Another part of it certainly has to do with animal instinct and our yearning for security. We feel safe and secure when our beliefs become crystallized. We strive to minimize uncertainty at all times. It requires work, energy, and effort to rewire our brains and it is generally recognized that humans, if given the opportunity, will naturally gravitate toward the lowest level of activity possible. It’s in our nature to maximize leisure time and minimize discomfort. So in many ways it’s basically become an issue of chemical dependence. Many of us are junkies addicted to our own false egos and belief systems — literally. Our brain delivers little dopamine rushes whenever we “zing” the other guy, or make that “deluded moron” we disagree with look foolish. We have become chemically hardwired for fundamentalist and myopic thinking, and are now slaves to our own subconscious physiological processes.
And lastly it’s a cultural thing. Westernized culture breeds cruel, smug, egomaniacal conformists. Look closer at the shallow pursuits many people devote their lives to. Look at how most of us spend our lives mindlessly frittering away our free-time. Or simply turn on the television, and then try to cobble together an argument as to why I am wrong. I think it is a testament to the transcendent nature of the human spirit that one can still find a large contingent of warm-hearted and fair-minded people out there, despite the pervasive conditioning process we are subjected to.
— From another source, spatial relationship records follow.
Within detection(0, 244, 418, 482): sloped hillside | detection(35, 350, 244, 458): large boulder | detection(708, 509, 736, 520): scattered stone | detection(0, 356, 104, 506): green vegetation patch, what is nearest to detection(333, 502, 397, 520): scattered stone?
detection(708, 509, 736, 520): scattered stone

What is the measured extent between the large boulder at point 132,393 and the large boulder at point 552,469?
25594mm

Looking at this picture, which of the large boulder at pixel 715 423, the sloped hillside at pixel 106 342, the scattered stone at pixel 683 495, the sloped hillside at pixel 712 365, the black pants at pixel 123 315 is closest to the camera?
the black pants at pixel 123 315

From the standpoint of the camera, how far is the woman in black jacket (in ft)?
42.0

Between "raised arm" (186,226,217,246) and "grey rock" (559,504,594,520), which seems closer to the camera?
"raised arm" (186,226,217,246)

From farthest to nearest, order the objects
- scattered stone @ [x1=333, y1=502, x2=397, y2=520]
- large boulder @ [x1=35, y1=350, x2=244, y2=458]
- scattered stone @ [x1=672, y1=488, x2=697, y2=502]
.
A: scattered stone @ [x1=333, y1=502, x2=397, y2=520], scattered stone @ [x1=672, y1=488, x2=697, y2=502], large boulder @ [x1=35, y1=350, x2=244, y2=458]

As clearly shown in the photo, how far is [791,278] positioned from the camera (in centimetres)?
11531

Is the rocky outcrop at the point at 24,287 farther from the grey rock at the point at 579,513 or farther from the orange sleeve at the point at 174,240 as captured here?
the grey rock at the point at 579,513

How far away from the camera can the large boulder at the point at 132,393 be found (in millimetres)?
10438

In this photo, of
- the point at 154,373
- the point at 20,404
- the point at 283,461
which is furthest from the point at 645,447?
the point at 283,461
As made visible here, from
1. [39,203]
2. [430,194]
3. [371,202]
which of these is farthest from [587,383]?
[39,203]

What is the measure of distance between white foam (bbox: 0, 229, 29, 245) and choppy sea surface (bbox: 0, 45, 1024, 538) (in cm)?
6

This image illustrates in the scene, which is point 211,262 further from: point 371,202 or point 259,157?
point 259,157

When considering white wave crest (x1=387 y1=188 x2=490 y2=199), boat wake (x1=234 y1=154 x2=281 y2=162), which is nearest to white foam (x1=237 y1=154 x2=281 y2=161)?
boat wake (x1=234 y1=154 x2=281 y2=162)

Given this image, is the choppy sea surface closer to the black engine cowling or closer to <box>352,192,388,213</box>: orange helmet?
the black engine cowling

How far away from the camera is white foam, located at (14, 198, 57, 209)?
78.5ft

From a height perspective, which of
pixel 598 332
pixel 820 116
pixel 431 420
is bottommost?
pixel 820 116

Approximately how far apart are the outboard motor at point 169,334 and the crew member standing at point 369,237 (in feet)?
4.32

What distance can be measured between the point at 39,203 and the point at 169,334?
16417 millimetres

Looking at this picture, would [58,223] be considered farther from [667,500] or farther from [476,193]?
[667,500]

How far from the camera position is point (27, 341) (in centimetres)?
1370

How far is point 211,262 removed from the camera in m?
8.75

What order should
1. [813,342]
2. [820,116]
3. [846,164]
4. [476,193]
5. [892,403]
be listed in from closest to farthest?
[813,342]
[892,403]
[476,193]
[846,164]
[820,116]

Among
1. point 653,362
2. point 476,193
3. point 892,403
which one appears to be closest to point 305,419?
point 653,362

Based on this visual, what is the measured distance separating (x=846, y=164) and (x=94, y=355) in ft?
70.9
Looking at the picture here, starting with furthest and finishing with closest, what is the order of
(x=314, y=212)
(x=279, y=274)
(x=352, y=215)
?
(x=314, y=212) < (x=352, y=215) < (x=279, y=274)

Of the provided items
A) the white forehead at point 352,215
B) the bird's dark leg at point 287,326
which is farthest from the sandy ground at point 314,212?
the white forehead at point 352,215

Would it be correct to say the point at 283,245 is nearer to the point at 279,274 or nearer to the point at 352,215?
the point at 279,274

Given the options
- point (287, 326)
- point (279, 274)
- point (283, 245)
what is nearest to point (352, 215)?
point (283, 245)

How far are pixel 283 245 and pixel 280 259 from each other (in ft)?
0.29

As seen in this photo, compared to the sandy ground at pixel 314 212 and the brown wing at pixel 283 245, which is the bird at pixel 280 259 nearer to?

It’s plainly obvious to me why western culture breeds these types of standardized people. Its entire existence is predicated on manufacturing scarcity and creating mindless-competition between its unwitting “citizenry” (aka consumer-base). Many of us have become so alienated and damaged by the limitations and labels our corporatized culture foists upon us, that we begin to cannibalize one another out of sheer desperation.
I believe the philosophies of people like Robert Anton Wilson should be taught in every school — alongside many other philosophies of course. Before he passed away, he argued we are living through a “New Inquisition,” a fact that can be intimidating and generate feelings of unease for those of us who choose to publically challenge orthodoxy. I hope someday we will wise up and take it upon ourselves to adopt Wilson’s brand of “Maybe Logic” alongside a universal ethic of respect and fair-mindedness. We certainly don’t need to reach some sort of utopian consensus, but we should all be able to agree that our reality-tunnels are woefully limited in some way shape or form, and we need to be more humble about what we say and what we think.
Basically, we need to be less dogmatic and start interacting in a more constructive manner. Unless you’re arguing with a neo-Nazi (and why would you even bother in the first place), set aside the self-righteous indignation will you? Understand your opinions and the topics you are arguing so virulently over are not as important as you think they are. Everyone is guilty of being overly snarky or dismissive now and again, even myself. But when it becomes habitual, when it becomes hardwired into your brain, you may reach a point of no return. And if it ultimately comes to that, all I can say is that I pity you, and I rather not engage with you at all. Let’s start loosening up the orthodox intellectual totalitarianism a bit, shall we? In the immortal words of Roy Rogers, “Don’t fence me in.”